If you have yet to name the problem, start here:

  1. Make a list of problems – or problem areas – that are likely interfering with your health and happiness.
  2. With the list in front of you, consider: Which of these problems feels most alive in my life right now? Which is most persistent?
  3. With your answer in mind, see if you can’t name it. You might choose to use a label manufactured by society or verbiage that feels most authentic to your experience. If helpful, you might consider – still – personification of the problem. Does it feel as if it has a gender? A personality of sorts?? Does it remind you of a person from my past or present? How big is the problem? Is there a color, shape, texture, and/or quality that comes to mind when you think of this problem? Click here for a list of example problems with select links to original works in-spired elsewhere by this very technique.
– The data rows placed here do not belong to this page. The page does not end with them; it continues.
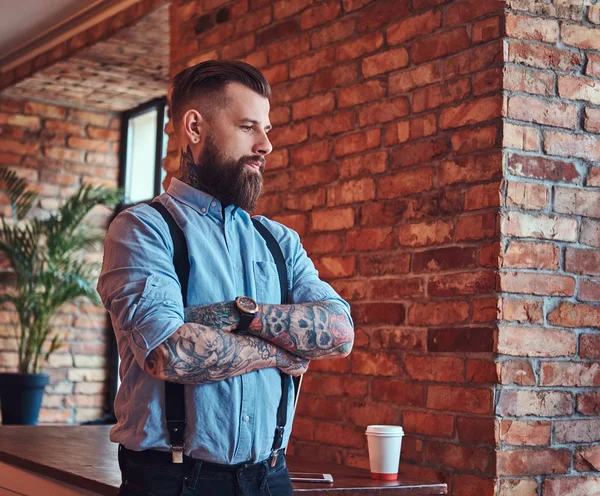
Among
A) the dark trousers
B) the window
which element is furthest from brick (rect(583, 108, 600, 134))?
the window

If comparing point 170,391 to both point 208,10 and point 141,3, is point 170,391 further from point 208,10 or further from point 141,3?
point 141,3


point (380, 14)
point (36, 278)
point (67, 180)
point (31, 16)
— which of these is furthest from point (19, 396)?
point (380, 14)

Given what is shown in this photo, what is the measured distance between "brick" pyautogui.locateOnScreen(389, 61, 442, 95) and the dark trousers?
161cm

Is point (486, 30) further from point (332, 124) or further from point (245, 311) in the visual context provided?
point (245, 311)

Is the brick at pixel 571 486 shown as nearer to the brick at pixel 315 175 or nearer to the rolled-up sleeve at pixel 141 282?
the brick at pixel 315 175

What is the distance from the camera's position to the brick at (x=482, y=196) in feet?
8.57

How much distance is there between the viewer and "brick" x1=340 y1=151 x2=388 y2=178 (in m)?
3.05

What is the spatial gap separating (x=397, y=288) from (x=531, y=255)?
480 millimetres

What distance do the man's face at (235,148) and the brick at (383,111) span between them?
50.8 inches

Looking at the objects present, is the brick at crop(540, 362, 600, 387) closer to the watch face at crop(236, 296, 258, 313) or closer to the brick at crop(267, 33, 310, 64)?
the watch face at crop(236, 296, 258, 313)

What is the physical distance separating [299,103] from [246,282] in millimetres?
1796

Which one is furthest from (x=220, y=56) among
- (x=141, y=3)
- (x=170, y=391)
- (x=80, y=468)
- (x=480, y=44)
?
(x=170, y=391)

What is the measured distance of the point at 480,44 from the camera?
272 centimetres

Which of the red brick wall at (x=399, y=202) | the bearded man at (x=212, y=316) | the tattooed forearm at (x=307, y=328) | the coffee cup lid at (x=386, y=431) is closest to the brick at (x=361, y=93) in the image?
the red brick wall at (x=399, y=202)
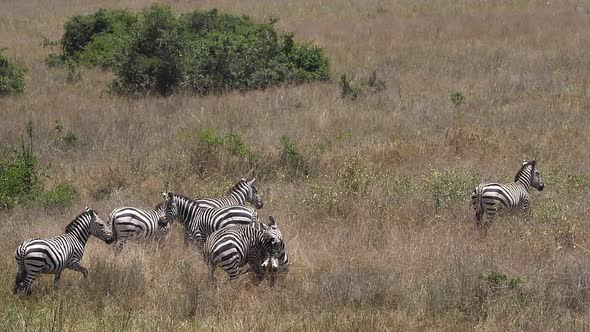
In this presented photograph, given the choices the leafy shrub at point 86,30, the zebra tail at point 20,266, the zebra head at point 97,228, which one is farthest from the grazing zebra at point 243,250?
the leafy shrub at point 86,30

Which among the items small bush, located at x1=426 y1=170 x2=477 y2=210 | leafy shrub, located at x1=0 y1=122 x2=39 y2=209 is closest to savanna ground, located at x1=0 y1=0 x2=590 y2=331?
small bush, located at x1=426 y1=170 x2=477 y2=210

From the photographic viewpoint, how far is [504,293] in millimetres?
7574

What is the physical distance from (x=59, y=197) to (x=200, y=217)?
10.2 ft

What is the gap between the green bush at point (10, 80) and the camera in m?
21.3

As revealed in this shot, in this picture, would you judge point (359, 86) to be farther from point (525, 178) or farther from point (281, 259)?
point (281, 259)

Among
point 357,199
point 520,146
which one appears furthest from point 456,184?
point 520,146

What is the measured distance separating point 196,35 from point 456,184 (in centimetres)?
1444

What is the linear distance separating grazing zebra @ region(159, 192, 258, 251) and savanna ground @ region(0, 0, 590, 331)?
0.87 ft

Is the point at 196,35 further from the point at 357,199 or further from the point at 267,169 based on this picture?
the point at 357,199

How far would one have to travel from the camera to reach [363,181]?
12695 mm

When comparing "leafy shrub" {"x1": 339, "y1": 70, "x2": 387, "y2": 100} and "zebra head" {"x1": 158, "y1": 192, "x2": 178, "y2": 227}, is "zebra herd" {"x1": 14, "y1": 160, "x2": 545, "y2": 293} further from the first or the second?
"leafy shrub" {"x1": 339, "y1": 70, "x2": 387, "y2": 100}

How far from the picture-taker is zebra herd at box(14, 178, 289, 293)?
8.08m

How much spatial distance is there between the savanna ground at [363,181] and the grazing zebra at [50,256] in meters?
0.22

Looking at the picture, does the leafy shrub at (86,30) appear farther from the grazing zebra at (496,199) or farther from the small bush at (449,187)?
the grazing zebra at (496,199)
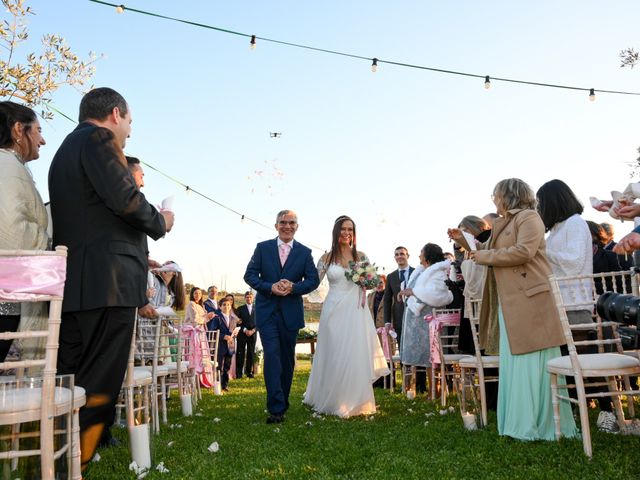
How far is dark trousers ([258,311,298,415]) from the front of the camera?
593cm

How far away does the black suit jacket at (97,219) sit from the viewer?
3.05 metres

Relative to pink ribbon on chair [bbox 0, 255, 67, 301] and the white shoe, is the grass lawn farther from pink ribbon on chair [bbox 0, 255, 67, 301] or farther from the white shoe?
pink ribbon on chair [bbox 0, 255, 67, 301]

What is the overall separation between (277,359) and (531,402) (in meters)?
2.59

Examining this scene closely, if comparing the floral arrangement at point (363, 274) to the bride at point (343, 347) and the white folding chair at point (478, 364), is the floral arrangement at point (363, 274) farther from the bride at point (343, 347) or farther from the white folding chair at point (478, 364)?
the white folding chair at point (478, 364)

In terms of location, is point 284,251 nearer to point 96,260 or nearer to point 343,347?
point 343,347

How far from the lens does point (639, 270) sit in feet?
9.41

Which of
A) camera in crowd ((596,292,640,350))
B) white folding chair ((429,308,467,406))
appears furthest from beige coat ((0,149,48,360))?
white folding chair ((429,308,467,406))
Once named, to know the problem as a living, breathing entity with its own backstory, its own needs and wants, its own drives and motivations, its own personality; try fleshing it out by exploring any number of the following externalizing questions:

  • When did the problem first appear? Were there factors that contributed to its arrival/emersion/onset?
  • Who named this problem and what was that process like? Is there a diagnosis story to tell??
  • What sorts of feelings, beliefs and/or judgments have emerged as a result of this problem? Has the problem tried to convince you of things about yourself? About others??
  • How has the problem influenced the way in which you think? How has it influenced the way in which you talk?How has it got you acting??
  • What effects has the problem had on the lives of others? How has it impacted your relationships??
  • In what ways has the problem impacted your life choices? How has the problem interfered with your hopes and dreams??
  • Would you say that these effects are positive or negative? Both or neither?? Does it add to your life or subtract from it? Do these effects support your life or the problem’s life??
  • Has the problem anything to do with our healthcare systems? Is it impacted by and/or entangled with your ability to access any other socially constructed systems (e.g. school-, legal-, financial-systems)??
  • Might this problem exist for a reason? Perhaps, instead, you expect that it’ll exist only for a season? What if the problem is – more likely – here for your lifetime?